Re: Union+group by planner estimates way off?

From
Tom Lane
Date:
"Arthur Ward" <award@dominionsciences.com> writes:
> EXPLAIN ANALYZE SELECT id FROM
> (SELECT id, commodity FROM commodities WHERE commodity IS NOT NULL
>    UNION
>  SELECT id, fak FROM commodities WHERE fak IS NOT NULL
> ) all_commodities GROUP BY id;
>                                                                            QUERY
> PLAN
>
----------------------------------------------------------------------------------------------------------------------------------------------------------------
>  HashAggregate  (cost=15939.16..15939.16 rows=200 width=4) (actual
> time=3537.281..3680.418 rows=83306 loops=1)
>    ->  Subquery Scan all_commodities  (cost=14002.00..15697.02 rows=96858
> width=4) (actual time=2268.052..3214.996 rows=95715 loops=1)

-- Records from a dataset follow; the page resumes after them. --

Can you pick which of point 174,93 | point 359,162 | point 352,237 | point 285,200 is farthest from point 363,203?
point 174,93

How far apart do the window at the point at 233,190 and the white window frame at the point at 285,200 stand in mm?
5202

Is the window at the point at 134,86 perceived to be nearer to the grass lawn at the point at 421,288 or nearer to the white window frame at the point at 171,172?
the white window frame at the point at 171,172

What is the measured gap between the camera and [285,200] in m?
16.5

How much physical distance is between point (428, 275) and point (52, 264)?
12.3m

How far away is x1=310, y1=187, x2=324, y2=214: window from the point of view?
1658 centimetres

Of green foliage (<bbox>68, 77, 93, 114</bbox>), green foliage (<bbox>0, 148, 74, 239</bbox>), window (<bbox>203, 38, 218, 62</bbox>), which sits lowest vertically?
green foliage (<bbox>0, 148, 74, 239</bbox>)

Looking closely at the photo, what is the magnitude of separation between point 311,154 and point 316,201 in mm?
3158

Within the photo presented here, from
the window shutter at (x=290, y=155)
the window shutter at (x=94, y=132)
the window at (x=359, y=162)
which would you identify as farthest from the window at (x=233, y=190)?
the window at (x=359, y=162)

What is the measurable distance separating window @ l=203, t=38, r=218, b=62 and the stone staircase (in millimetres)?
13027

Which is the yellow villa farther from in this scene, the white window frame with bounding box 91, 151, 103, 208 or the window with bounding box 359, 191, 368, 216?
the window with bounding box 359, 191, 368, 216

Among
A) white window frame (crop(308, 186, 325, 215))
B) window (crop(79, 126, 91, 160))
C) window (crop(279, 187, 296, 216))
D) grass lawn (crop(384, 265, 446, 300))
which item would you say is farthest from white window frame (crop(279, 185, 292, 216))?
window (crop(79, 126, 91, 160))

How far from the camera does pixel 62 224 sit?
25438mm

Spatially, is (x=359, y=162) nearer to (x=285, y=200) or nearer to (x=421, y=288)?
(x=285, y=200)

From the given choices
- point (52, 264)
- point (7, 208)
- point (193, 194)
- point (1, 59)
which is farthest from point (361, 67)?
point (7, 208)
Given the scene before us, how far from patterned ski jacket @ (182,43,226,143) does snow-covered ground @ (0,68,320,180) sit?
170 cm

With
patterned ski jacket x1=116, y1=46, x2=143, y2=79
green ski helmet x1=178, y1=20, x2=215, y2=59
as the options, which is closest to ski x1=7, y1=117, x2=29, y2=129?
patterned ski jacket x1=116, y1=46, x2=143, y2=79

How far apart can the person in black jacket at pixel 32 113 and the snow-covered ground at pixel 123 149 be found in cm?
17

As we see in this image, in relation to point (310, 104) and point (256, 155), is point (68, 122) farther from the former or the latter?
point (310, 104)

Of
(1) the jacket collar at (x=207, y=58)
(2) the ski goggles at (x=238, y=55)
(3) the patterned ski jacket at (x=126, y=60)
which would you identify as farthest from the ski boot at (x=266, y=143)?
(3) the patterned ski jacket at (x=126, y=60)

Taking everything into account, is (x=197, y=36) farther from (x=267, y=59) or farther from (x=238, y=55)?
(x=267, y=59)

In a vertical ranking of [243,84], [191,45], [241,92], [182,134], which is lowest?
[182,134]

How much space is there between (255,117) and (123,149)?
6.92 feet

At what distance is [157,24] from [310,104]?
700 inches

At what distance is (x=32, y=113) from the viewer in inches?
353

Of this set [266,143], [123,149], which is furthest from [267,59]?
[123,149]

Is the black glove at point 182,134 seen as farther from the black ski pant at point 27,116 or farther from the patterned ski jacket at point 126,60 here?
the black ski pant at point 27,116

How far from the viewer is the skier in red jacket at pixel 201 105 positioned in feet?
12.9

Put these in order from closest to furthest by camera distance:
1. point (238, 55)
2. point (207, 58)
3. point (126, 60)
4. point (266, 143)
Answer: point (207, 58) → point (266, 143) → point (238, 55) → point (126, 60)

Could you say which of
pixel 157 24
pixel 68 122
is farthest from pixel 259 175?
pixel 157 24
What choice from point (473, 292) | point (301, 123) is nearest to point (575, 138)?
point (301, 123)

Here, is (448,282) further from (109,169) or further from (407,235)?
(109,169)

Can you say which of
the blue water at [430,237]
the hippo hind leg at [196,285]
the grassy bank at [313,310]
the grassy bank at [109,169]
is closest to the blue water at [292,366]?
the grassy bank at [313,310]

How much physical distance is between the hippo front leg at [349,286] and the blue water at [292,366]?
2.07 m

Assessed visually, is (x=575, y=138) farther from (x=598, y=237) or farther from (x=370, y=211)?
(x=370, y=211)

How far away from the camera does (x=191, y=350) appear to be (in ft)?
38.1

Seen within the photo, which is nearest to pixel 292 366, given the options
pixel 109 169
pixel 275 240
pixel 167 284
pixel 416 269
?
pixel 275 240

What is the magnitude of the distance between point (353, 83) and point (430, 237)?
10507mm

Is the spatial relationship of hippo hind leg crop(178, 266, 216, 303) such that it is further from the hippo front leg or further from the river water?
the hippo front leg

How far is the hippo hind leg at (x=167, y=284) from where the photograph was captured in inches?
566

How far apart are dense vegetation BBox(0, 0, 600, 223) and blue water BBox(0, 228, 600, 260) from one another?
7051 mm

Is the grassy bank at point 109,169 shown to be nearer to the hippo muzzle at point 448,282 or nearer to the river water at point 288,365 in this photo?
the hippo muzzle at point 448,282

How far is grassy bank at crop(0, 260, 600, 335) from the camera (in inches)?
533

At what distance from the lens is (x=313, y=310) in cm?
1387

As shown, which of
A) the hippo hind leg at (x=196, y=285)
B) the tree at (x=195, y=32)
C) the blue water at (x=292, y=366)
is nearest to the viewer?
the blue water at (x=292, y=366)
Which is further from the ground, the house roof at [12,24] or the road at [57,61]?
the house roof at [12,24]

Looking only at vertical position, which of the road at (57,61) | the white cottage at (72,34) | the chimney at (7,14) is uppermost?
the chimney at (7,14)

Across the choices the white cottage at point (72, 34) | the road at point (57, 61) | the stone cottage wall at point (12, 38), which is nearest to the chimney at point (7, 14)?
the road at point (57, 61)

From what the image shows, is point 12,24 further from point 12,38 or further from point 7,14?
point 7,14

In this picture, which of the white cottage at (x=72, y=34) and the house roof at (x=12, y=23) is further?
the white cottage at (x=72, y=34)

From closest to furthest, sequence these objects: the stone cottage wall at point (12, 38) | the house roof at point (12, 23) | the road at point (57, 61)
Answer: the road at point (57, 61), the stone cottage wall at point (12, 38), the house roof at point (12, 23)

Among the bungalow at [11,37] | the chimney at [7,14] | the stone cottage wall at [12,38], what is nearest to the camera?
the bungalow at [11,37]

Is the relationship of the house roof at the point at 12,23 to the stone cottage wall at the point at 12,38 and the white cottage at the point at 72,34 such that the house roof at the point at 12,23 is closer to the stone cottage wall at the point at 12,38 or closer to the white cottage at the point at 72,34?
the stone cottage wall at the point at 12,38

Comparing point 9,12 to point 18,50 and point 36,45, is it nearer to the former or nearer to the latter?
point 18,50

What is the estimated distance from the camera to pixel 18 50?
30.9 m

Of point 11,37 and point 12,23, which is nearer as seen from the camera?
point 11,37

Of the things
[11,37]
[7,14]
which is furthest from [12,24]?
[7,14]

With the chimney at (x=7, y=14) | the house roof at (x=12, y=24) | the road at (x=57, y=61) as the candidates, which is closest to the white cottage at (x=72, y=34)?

It's falling back to a default estimate because it doesn't know how to
find any statistics for the output of a sub-select.  I have a TODO
somewhere about burrowing down into sub-selects to see if the output maps
directly to a column that we'd have stats for ... but it's not done yet.

In this particular case the inaccurate estimate doesn't matter too much,
I think, although it might be encouraging the system to select hash
aggregation since it thinks the hashtable will be pretty small.  If the
estimate were getting used to plan higher-up plan steps then it could
be a bigger problem.

            regards, tom lane

Re: Union+group by planner estimates way off?

From
"Arthur Ward"
Date:
> In this particular case the inaccurate estimate doesn't matter too much,
> I think, although it might be encouraging the system to select hash
> aggregation since it thinks the hashtable will be pretty small.  If the
> estimate were getting used to plan higher-up plan steps then it could
> be a bigger problem.

That's my problem; this is a subselect feeding in to a larger query. That
wrong estimate causes the planner to select a nested-loop at the next step
up. At 83,000 rows, the word is "ouch!"

At any rate, I discovered this while dissecting a giant & slow query.
Hence, while disabling nested-loop joins avoids this particular pitfall,
it's not good for the bigger picture. I think I'm going to end up
splitting this larger query into smaller parts and reassemble the pieces
in the application so I can push some smarts past other subselect
boundaries. For my purposes, that should skirt the issue of union+group
estimates not being calculated.

As always, thanks for the fast answers!